Он не ответил, а я не стала давить. Прогулка для него и так была достаточным стрессом.

Мы дошли до Бродвея, с его шумными и оживленными перекрестками, сигналящими таксистами, урчащими моторами и толпящимися на тротуарах пешеходами. Ной ругнулся себе под нос, когда его плечо задели в третий раз.

– Люди ушли бы с твоего пути, если бы знали, что ты слепой, – мягко заметила я.

– Они должны свалить с моего пути, даже если бы я не был слепым, – огрызнулся Лейк, однако я понимала, что за раздражением он скрывает свою нервозность. Несмотря на приятный ветерок, на его лбу выступила испарина, пальцы, сжимающие мою руку, напряглись. В конце концов, он остановился и притянул меня поближе. – Шарлотта…

– Все хорошо, – я чувствовала себя ужасно из-за того, что вытянула его на прогулку, к которой он явно был не готов. – Пойдем назад. Я отведу тебя.

– Нет, подожди, – он встал как вкопанный, на его щеках заходили желваки. – Где мы?

– На перекрестке Колумбус-авеню и Семьдесят седьмой улицы.

– Мне это ни о чем не говорит, – Ной тяжело вздохнул. – Черт, тут так шумно. Далеко еще?

– Осталось только перейти улицу.

– Парк перед нами?

– Да.

– Опиши его.

– Описать?..

– Шарлотта, я оглушен звуками, – выдохнул Ной. – Скажи, что ты видишь.

– О, ладно. Я вижу… стену. Сероватую стену, обросшую сверху вьюнами. Скамейку. За стеной мощеная дорожка. Она видна отсюда. Нам как раз туда.

Ной кивнул и сделал глубокий вдох.

– Хорошо. Идем.

Мы подождали на перекрестке нужного сигнала светофора. По дороге мчали лихачи и громыхали сигналящие грузовики. Наконец загорелся зеленый свет для пешеходов, но без каких-либо звуков для незрячих вроде чириканья птиц. Каким образом, интересно, слепой человек пересечет эту улицу без посторонней помощи? Наверное, у большинства слепых такая помощь есть. Собака-поводырь, например, или трость, которой они все же пользуются.

В парке я сразу подвела Ноя к скамейке, и он рухнул на нее, отцепив пальцы от моей руки.

– Напомни мне еще раз, что хорошего для меня в такой прогулке?

– Ты прекрасно справился. Гордись собой.

– Гордиться чем? Тем, что не обделался за эти пятнадцать минут?

– Когда ты в последний раз был на улице? Сколько месяцев назад?
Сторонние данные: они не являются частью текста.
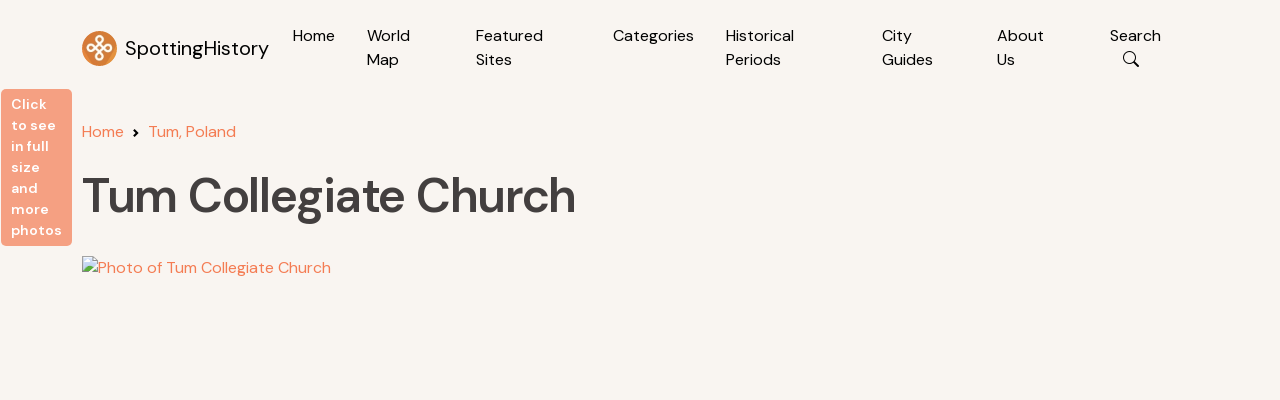

--- FILE ---
content_type: text/html; charset=utf-8
request_url: https://www.google.com/recaptcha/api2/aframe
body_size: 267
content:
<!DOCTYPE HTML><html><head><meta http-equiv="content-type" content="text/html; charset=UTF-8"></head><body><script nonce="fWt9stybyRK4sCTnDFHNjA">/** Anti-fraud and anti-abuse applications only. See google.com/recaptcha */ try{var clients={'sodar':'https://pagead2.googlesyndication.com/pagead/sodar?'};window.addEventListener("message",function(a){try{if(a.source===window.parent){var b=JSON.parse(a.data);var c=clients[b['id']];if(c){var d=document.createElement('img');d.src=c+b['params']+'&rc='+(localStorage.getItem("rc::a")?sessionStorage.getItem("rc::b"):"");window.document.body.appendChild(d);sessionStorage.setItem("rc::e",parseInt(sessionStorage.getItem("rc::e")||0)+1);localStorage.setItem("rc::h",'1769304073509');}}}catch(b){}});window.parent.postMessage("_grecaptcha_ready", "*");}catch(b){}</script></body></html>

--- FILE ---
content_type: application/javascript
request_url: https://www.spottinghistory.com/js/general.js
body_size: 1045
content:
document.addEventListener("DOMContentLoaded", function () {

const searchInput = document.getElementById("searchInputGeneralSearch");
const suggestionsDiv = document.getElementById("suggestions_home");

if (searchInput && suggestionsDiv) {
  searchInput.addEventListener("input", async function () {
    const query = searchInput.value.trim();

    // Hide dropdown if query is short
    if (query.length < 3) {
      suggestionsDiv.classList.remove("active");
      suggestionsDiv.innerHTML = '';
      return;
    }

    suggestionsDiv.innerHTML = ''; // Clear old results
    suggestionsDiv.classList.add("active"); // Show dropdown

    try {
      const response = await fetch(static_files_path + `/api/generalsearch/?q=${encodeURIComponent(query)}`);
      const data = await response.json();

      // Helper: render a section with a header
      const renderSection = (title, items, renderer) => {
        if (!items || items.length === 0) return;

        const header = document.createElement("div");
        header.className = "list-group-item bg-light fw-bold";
        header.textContent = title;
        suggestionsDiv.appendChild(header);

        items.slice(0, 5).forEach(renderer); // limit to 5 per section
      };

      // --- Attractions ---
      renderSection("Attractions", data.attractions, item => {
        const suggestionItem = document.createElement("a");
        suggestionItem.className = "list-group-item list-group-item-action";
        suggestionItem.href = static_files_path + `/view/${item.id}/${item.slug}/`;
        suggestionItem.innerHTML = `
          <div>
            <p class="mb-0">${item.name}</p>
            <small>${item.city}, ${item.country}</small>
          </div>
        `;
        suggestionsDiv.appendChild(suggestionItem);
      });

      // --- Cities ---
      renderSection("Cities", data.cities, item => {
        const suggestionItem = document.createElement("a");
        suggestionItem.className = "list-group-item list-group-item-action";
        suggestionItem.href = static_files_path + `/cityguide/${item.countryslug}/${item.cityslug}/${item.id}/`;
        suggestionItem.innerHTML = `
          <div>
            <p class="mb-0">${item.city}</p>
            <small>${item.country}</small>
          </div>
        `;
        suggestionsDiv.appendChild(suggestionItem);
      });

      // --- Tags ---
      renderSection("Tags", data.tags, item => {
        const suggestionItem = document.createElement("a");
        suggestionItem.className = "list-group-item list-group-item-action";
        suggestionItem.href = static_files_path + `/tag/${item.tagslug}/`;
        suggestionItem.innerHTML = `
          <div>
            <p class="mb-0">${item.tag}</p>
          </div>
        `;
        suggestionsDiv.appendChild(suggestionItem);
      });

      // Empty state
      if (
        (!data.cities || data.cities.length === 0) &&
        (!data.attractions || data.attractions.length === 0) &&
        (!data.tags || data.tags.length === 0)
      ) {
        suggestionsDiv.innerHTML = '<p class="text-muted p-2">No suggestions found.</p>';
      }

    } catch (error) {
      suggestionsDiv.innerHTML = '<p class="text-danger p-2">Error fetching suggestions.</p>';
      console.error("Error fetching suggestions:", error);
    }
  });

  // Close dropdown when clicking outside
  document.addEventListener("click", (e) => {
    if (!searchInput.contains(e.target) && !suggestionsDiv.contains(e.target)) {
      suggestionsDiv.classList.remove("active");
    }
  });
}



// search button functionality

	document.getElementById("searchToggleBtn").addEventListener("click", function () {
				
	  const searchContainer = document.getElementById("searchContainer");
	  searchContainer.classList.toggle("show");

	  if (searchContainer.classList.contains("show")) {
		setTimeout(() => document.getElementById("searchInputGeneralSearch").focus(), 300);
	  }
	});

});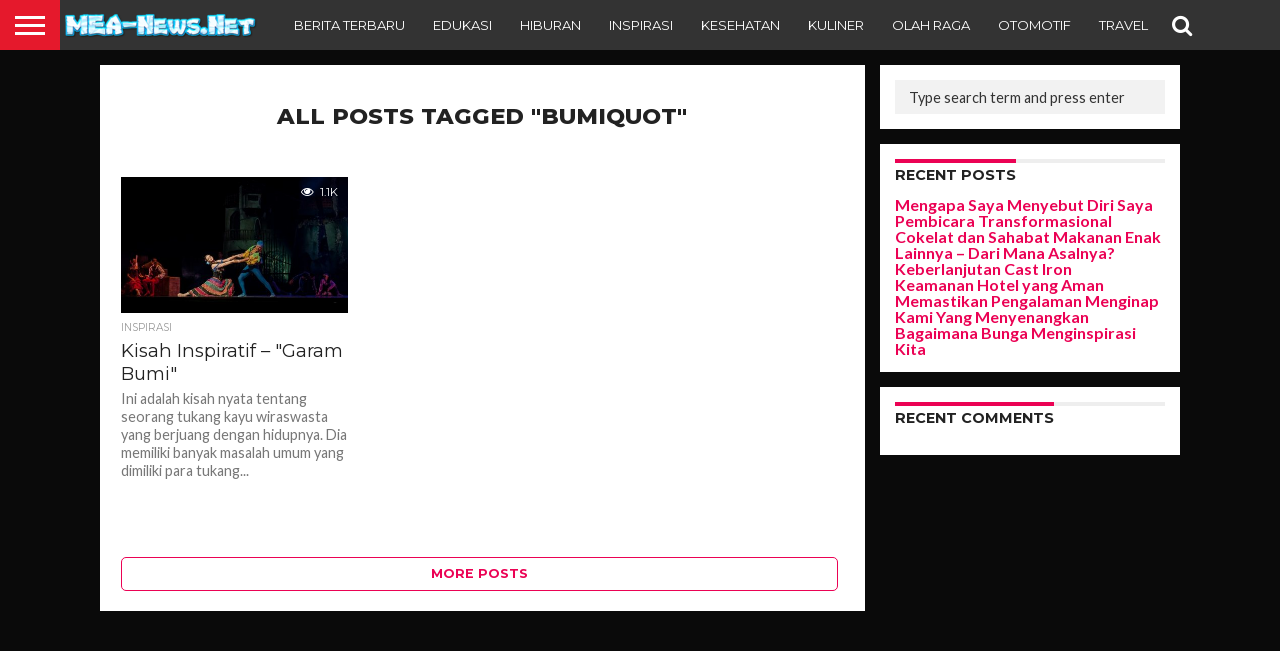

--- FILE ---
content_type: text/html; charset=utf-8
request_url: https://www.google.com/recaptcha/api2/aframe
body_size: 267
content:
<!DOCTYPE HTML><html><head><meta http-equiv="content-type" content="text/html; charset=UTF-8"></head><body><script nonce="2UyMtZBugIMQobkp-Sz2gQ">/** Anti-fraud and anti-abuse applications only. See google.com/recaptcha */ try{var clients={'sodar':'https://pagead2.googlesyndication.com/pagead/sodar?'};window.addEventListener("message",function(a){try{if(a.source===window.parent){var b=JSON.parse(a.data);var c=clients[b['id']];if(c){var d=document.createElement('img');d.src=c+b['params']+'&rc='+(localStorage.getItem("rc::a")?sessionStorage.getItem("rc::b"):"");window.document.body.appendChild(d);sessionStorage.setItem("rc::e",parseInt(sessionStorage.getItem("rc::e")||0)+1);localStorage.setItem("rc::h",'1770132658904');}}}catch(b){}});window.parent.postMessage("_grecaptcha_ready", "*");}catch(b){}</script></body></html>

--- FILE ---
content_type: text/css
request_url: https://www.mea-news.net/wp-content/plugins/seo-auto-pages/css/style.css?ver=1.0.0
body_size: -306
content:
/*
 Main CSS
 Plugin Name:  SEO Auto Pages
 Author:       https://www.codester.com/devforseo/
*/

.keyword_page img {
  float: left; 
  padding-right: 10px; 
  padding-bottom: 10px;
}

.holder h2 {
  margin-top: 10px;
}
.holder > div {
  margin-right: 20px;
  display: inline-block;
  vertical-align: top;
}
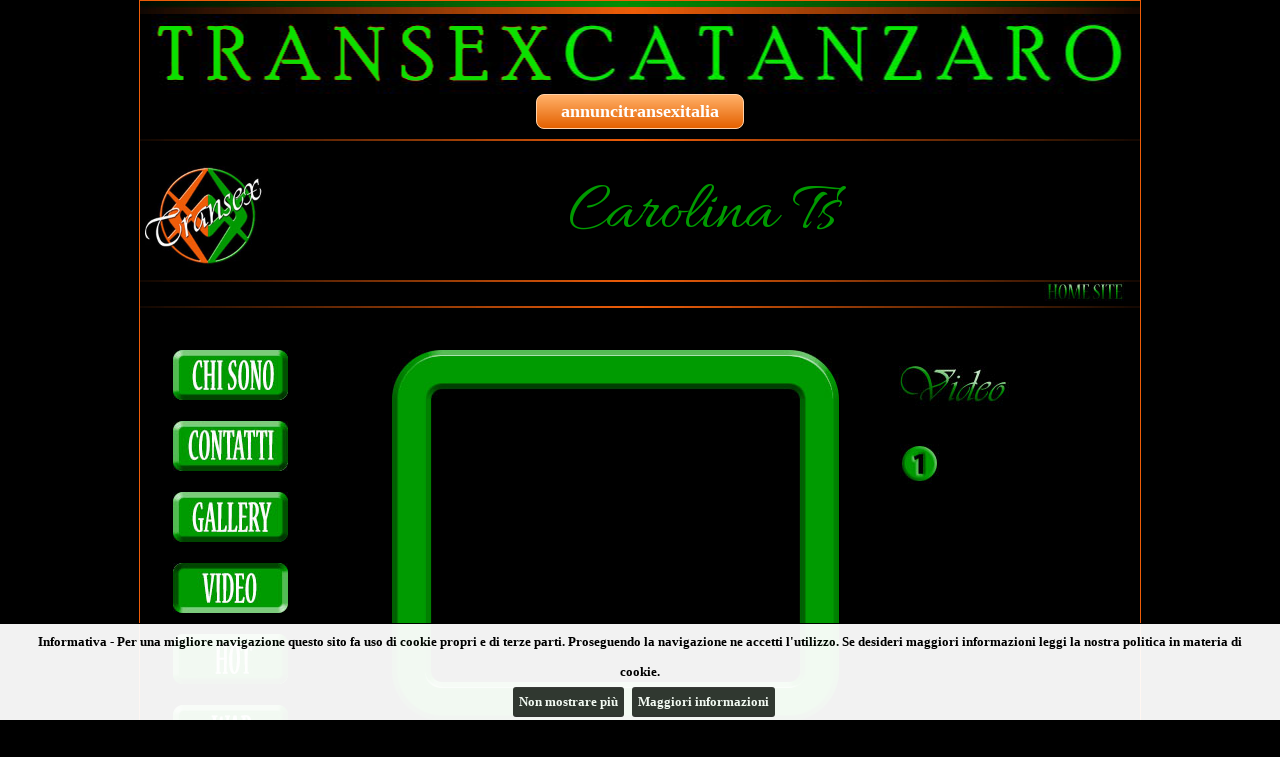

--- FILE ---
content_type: text/plain
request_url: https://www.google-analytics.com/j/collect?v=1&_v=j102&aip=1&a=616099931&t=pageview&_s=1&dl=https%3A%2F%2Ftransexcatanzaro.com%2Fscheda.asp%3Fid%3D22422%26pag%3Dvideo&ul=en-us%40posix&dt=Annunci%20Catanzaro%3A%20video%20transex%20Carolina%20Ts%20004915212846813&sr=1280x720&vp=1280x720&_u=YEBAAEABAAAAACAAI~&jid=1868098021&gjid=536986584&cid=1030457968.1768979057&tid=UA-50616465-11&_gid=883187738.1768979057&_r=1&_slc=1&z=1645763590
body_size: -452
content:
2,cG-C90PB5TQLZ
– В реабилитационном центре, – фыркнул со смехом Ной, но от меня не укрылось, что за смешком он постарался скрыть вздох облегчения от того, что наконец сидит. – Меня там постоянно таскали туда-сюда, пытаясь научить быть слепым.

– А ты не хочешь этому учиться?

– Нет.

– Почему?

– Потому что это будет означать конец игре. Я проиграл.

– Не понимаю, – нахмурилась я.

– Неважно.

Ной сделал несколько успокаивающих вдохов, затем сунул руки в карманы спортивных штанов, откинулся на спинку и раздвинул согнутые в коленях ноги. Будь мы в метро, он бы занял два места. Меня такой позой не обманешь. Ной отчаянно старался выглядеть непринужденно, но был напряжен.